-- start of Article --
We need to do regular, honest self reflection if we want to grow and learn without first getting the uppercut from the universe.
I sometimes feel guilty that all I want to do is write and enjoy my life. I should be helping others. I often hear writers say that they feel their work can help people, but my pretty stories about Paris are simple entertainment. There are no deeper messages. Is it okay to be that shallow?
Growing up in a religious family, our parents tried to instill in us a life of service. I am often concerned that my desire to live a creative life, to write pretty (petty??) stories about Paris, is a bit of a waste of time. Should I be helping more? Should we all be helping more?
-- end of Article --
-- start of Information supplied --
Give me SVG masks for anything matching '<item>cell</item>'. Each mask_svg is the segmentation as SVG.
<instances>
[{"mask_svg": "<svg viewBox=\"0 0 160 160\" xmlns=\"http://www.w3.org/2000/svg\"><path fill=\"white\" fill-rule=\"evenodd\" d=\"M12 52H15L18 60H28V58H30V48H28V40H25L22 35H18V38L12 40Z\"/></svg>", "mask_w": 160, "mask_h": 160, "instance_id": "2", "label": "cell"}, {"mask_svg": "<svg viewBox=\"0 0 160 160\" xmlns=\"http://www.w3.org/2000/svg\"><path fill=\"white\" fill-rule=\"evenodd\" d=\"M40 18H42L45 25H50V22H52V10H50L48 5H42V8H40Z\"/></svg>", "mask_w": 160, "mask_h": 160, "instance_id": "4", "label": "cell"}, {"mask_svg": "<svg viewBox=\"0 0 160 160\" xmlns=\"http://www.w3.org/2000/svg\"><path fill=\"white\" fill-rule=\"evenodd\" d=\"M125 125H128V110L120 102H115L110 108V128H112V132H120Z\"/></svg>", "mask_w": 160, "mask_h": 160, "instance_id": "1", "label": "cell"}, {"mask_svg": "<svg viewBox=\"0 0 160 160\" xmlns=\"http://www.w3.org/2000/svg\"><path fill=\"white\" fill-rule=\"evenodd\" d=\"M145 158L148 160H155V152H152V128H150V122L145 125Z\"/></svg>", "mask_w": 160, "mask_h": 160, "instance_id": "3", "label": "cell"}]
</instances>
-- end of Information supplied --
→ **Tasks to perform**:
(1) In the reflection on writing and service, what did the writer's parents try to instill in their children?
(2) Continue the reflection on writing and service from its final sentence.

→ **Task-by-task results**:
(1) A life of service.

(2)
Then this TED talk popped into my inbox. I am not the only one asking the question. I have a staff of 32 in my business and that keeps me very busy. I am often acting as a counsellor or financial advisor. As much as I never aimed to do the work I do, my husband says ‘well you can’t say you’re not helping people,’ to which I respond ‘to be fair, I never actually said I wanted to help people…’ Jokes, of course.
Nanowrimo update – I have hit 11,000 words after sneaking some work time to do a quick bit of organising of my word document. I’ve kind of hit ‘the dip’ in the project – the point at which it’s all going well but I might be a little bored by it. Plough on, girl…
Here’s a sneak peak at the opening scene.
Ella looked at Gaynor and nodded. She could see Prak and Dodds at either end of the Food Hall, filming equipment at the ready. The approvals for filming had arrived just an hour before so they had to move quickly. Ella was laughing, Gaynor had her model face on. Ella had never learnt how to have a poker face; she wore her heart on her sleeve and right now, she had no sleeves to speak of. She was doing all she could not to double over laughing at Gaynor who was strutting along the shiny floor gathering up fancy food items as she went, her slip dress left in a pile on the floor behind her.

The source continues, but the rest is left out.